Vaccine components and route of immunization are important in long-term protection against Helicobacter pylori infection

Helicobacter pylori has been colonizing and evolving with man for over 100,000 years, adapting many mechanisms to evade host immunity and prevent clearance. Both humoral and cellular host immune responses to chronic H. pylori infection are strong and persistent however, they are not protective. Unlike most extracellular bacterial pathogens, research has demonstrated that T helper 1 (Th1) type immune responses may be necessary for protection against H. pylori infection. The mechanisms by which these protective Th1 lymphocyte responses confer protection are unknown. There is likely a complex interaction between H. pylori and host immunity that contributes to protective responses.
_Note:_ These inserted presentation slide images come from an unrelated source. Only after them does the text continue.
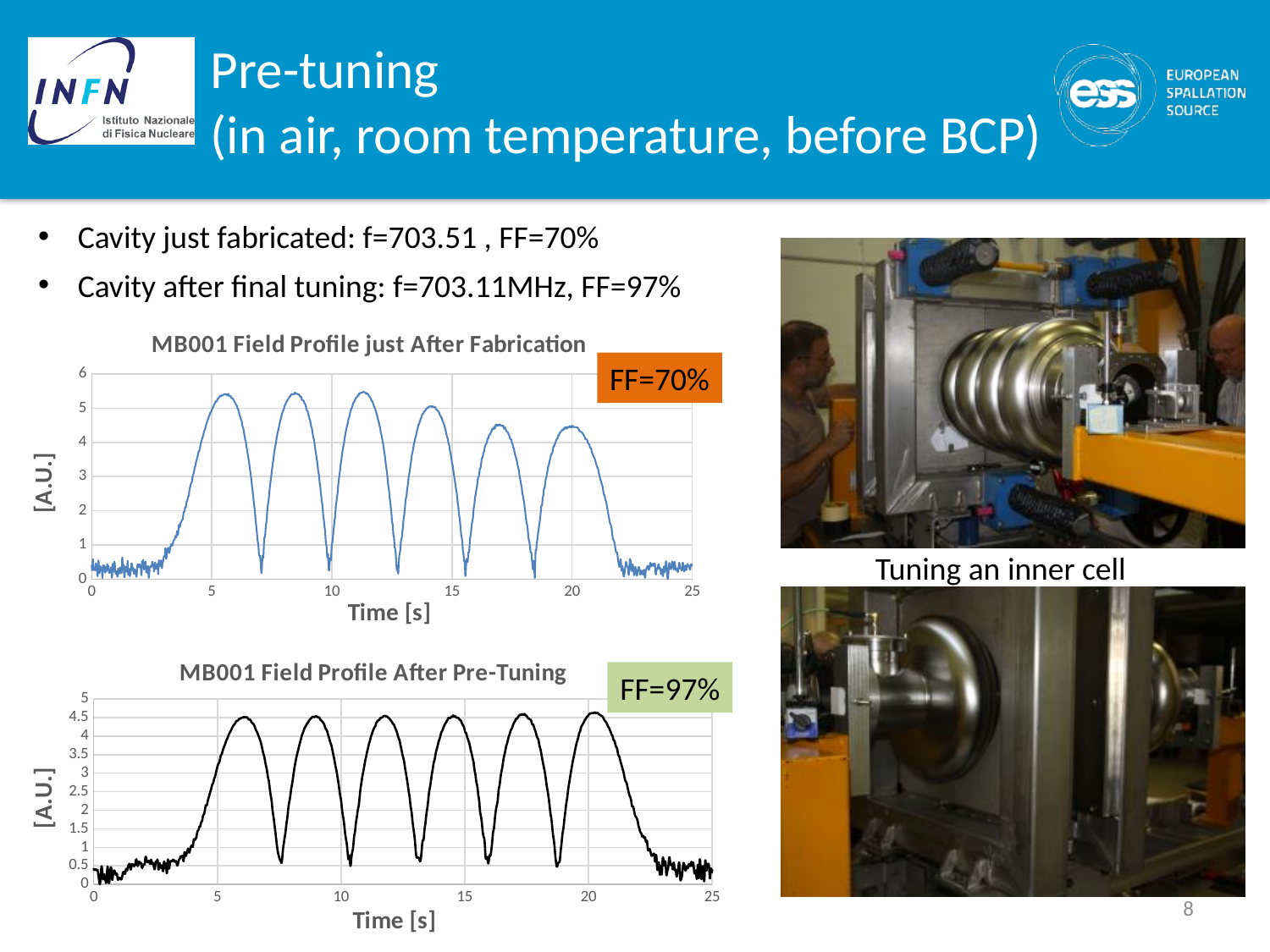
In the chart 'MB001 Field Profile just After Fabrication', how many peaks does the field profile show? 6 What kind of chart is 'MB001 Field Profile just After Fabrication'? line chart In the chart 'MB001 Field Profile just After Fabrication', is the height of the last peak greater or less than 5? less In the chart 'MB001 Field Profile just After Fabrication', do the peak heights rise or fall as time increases? fall In the chart 'MB001 Field Profile just After Fabrication', is the height of the first peak greater or less than 5? greater In the chart 'MB001 Field Profile just After Fabrication', which is higher, the first peak or the last peak? the first peak What kind of chart is 'MB001 Field Profile After Pre-Tuning'? line chart In the chart 'MB001 Field Profile After Pre-Tuning', is the height of the first peak greater or less than 4? greater What FF value is annotated on the chart 'MB001 Field Profile After Pre-Tuning'? FF=97% In the chart 'MB001 Field Profile After Pre-Tuning', how many peaks does the field profile show? 6 What is the x-axis label of the chart 'MB001 Field Profile After Pre-Tuning'? Time [s]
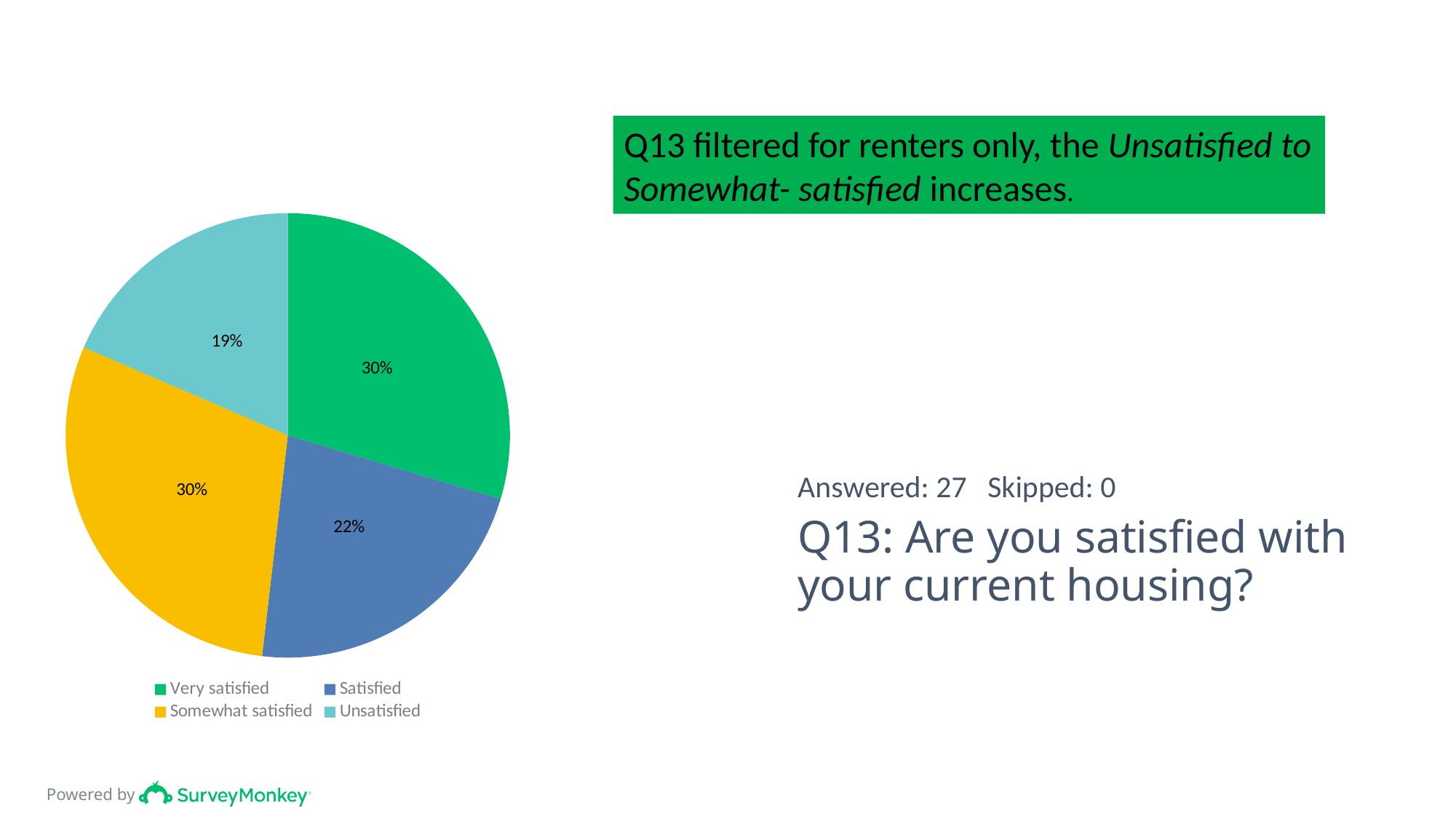
How many entries does the legend list? 4 What kind of chart is shown on the slide? pie chart What is the difference in percentage points between the Somewhat satisfied and Satisfied slices? 8 What is the difference in percentage points between the Very satisfied and Unsatisfied slices? 11 What colour is the Somewhat satisfied slice in the pie chart? yellow What share of the pie is labelled Unsatisfied? 19% What share of the pie is labelled Somewhat satisfied? 30% What share of the pie is labelled Satisfied? 22% What share of the pie is labelled Very satisfied? 30% Which slice is larger, Satisfied or Somewhat satisfied? Somewhat satisfied Which category has the smallest slice of the pie? Unsatisfied How many slices does the pie chart have? 4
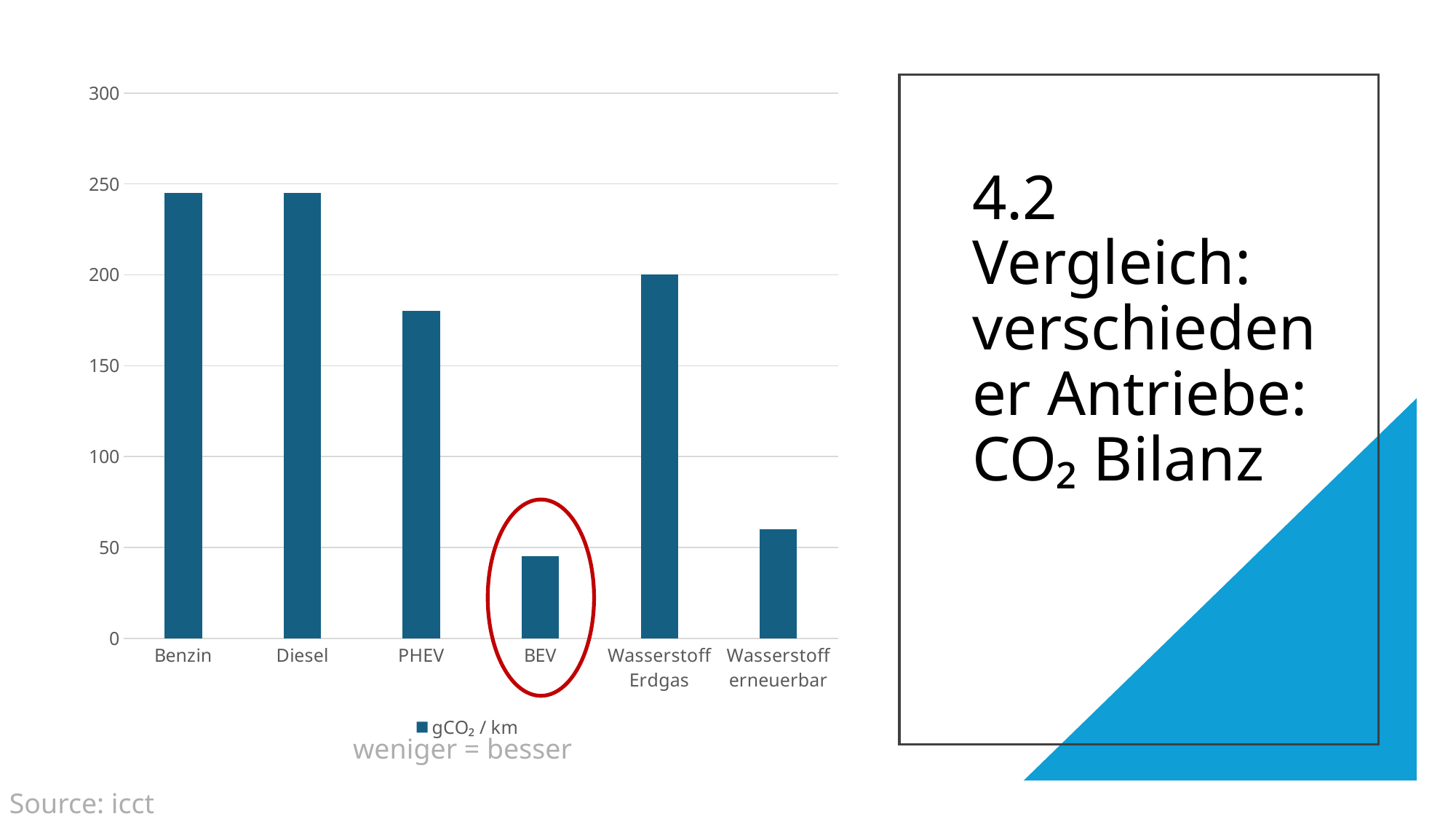
Which has the larger value, PHEV or Wasserstoff Erdgas? Wasserstoff Erdgas Which category has the lowest value in the chart? BEV How many categories are shown on the x axis of the chart? 6 How many series does the chart's legend list? 1 What is the legend entry of the chart? gCO₂ / km What is the value for Wasserstoff Erdgas? 200 Is the value for Benzin greater or less than 200? greater Is the value for PHEV greater or less than 150? greater What kind of chart is shown on the slide? bar chart Is the value for BEV greater or less than 50? less Which has the larger value, BEV or Wasserstoff erneuerbar? Wasserstoff erneuerbar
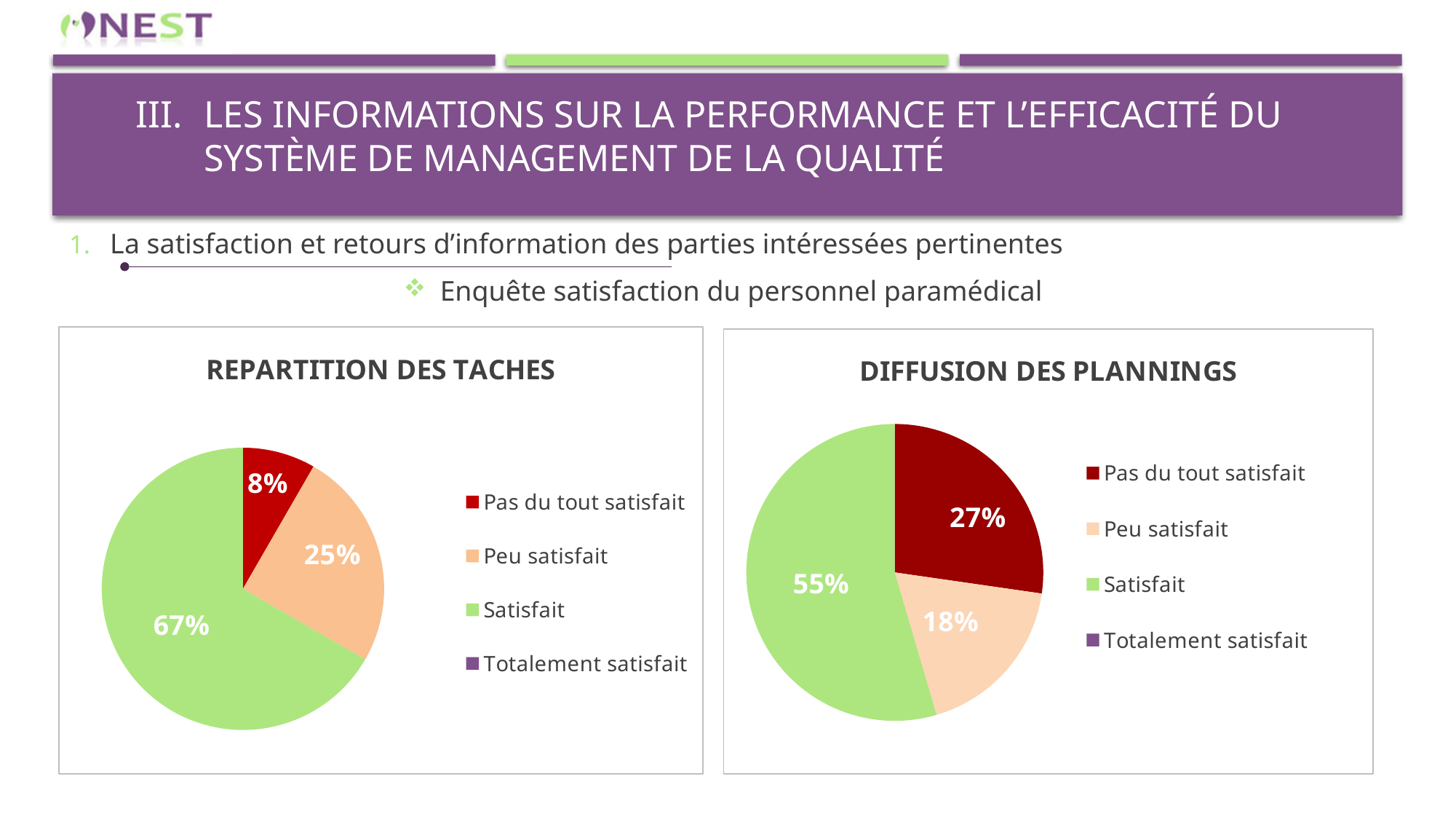
In the 'DIFFUSION DES PLANNINGS' chart, what percentage is shown for 'Peu satisfait'? 18% In the 'REPARTITION DES TACHES' chart, what percentage is shown for 'Satisfait'? 67% What type of chart is 'DIFFUSION DES PLANNINGS'? Pie chart In the 'DIFFUSION DES PLANNINGS' chart, what colour is the 'Satisfait' slice? Green In the 'REPARTITION DES TACHES' chart, what percentage is shown for 'Pas du tout satisfait'? 8% In the 'REPARTITION DES TACHES' chart, what is the difference between the 'Peu satisfait' and 'Pas du tout satisfait' percentages? 17% Which chart has the larger 'Pas du tout satisfait' share, 'REPARTITION DES TACHES' or 'DIFFUSION DES PLANNINGS'? DIFFUSION DES PLANNINGS How many entries does the legend of the 'REPARTITION DES TACHES' chart list? 4 In the 'REPARTITION DES TACHES' chart, which category has the largest slice? Satisfait In the 'DIFFUSION DES PLANNINGS' chart, what percentage is shown for 'Pas du tout satisfait'? 27% In the 'DIFFUSION DES PLANNINGS' chart, which labelled category has the smallest slice? Peu satisfait In the 'DIFFUSION DES PLANNINGS' chart, what is the difference between the 'Satisfait' and 'Pas du tout satisfait' percentages? 28%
The goal of this project was to better understand host immune responses following vaccination and their role in protection against H. pylori .H. pylori lipopolysaccharide (LPS) was previously thought to induce very little endotoxic activity and was not expected to elicit host immune responses. In this project, through vaccination with an LPS depleted cell sonicate, we demonstrated that H. pylori LPS does play a functional role in promoting host immunity, in particular induction of Th1 skewed protective responses. Thus, mice immunized with an LPS depleted H. pylori sonicate and cholera toxin (CT), a Th2 promoting adjuvant, showed no decrease in H. pylori bacterial load following oral challenge, despite vigorous host responses.Determining the optimal route of immunization to promote long-term memory responses is an important factor in the success of a vaccine, especially against a mucosal pathogen such as H. pylori. Thus, efficacy was evaluated for several immunization routes using both parenteral and mucosal immunizations. Significant decreases in H. pylori bacterial loads were seen in mice challenged three months after either five intramuscular immunizations (IM) or three oral immunizations followed by two intramuscular immunizations (Oral/IM). In addition to decreased bacterial loads, increases in interleukin 12, IgG1, and IgG2a were all detected after challenge in the IM and Oral/IM groups. Together, these studies demonstrate the role of H. pylori LPS as a virulence factor on host immunity and define immune responses that may be necessary for long-term protection against H. pylori infection.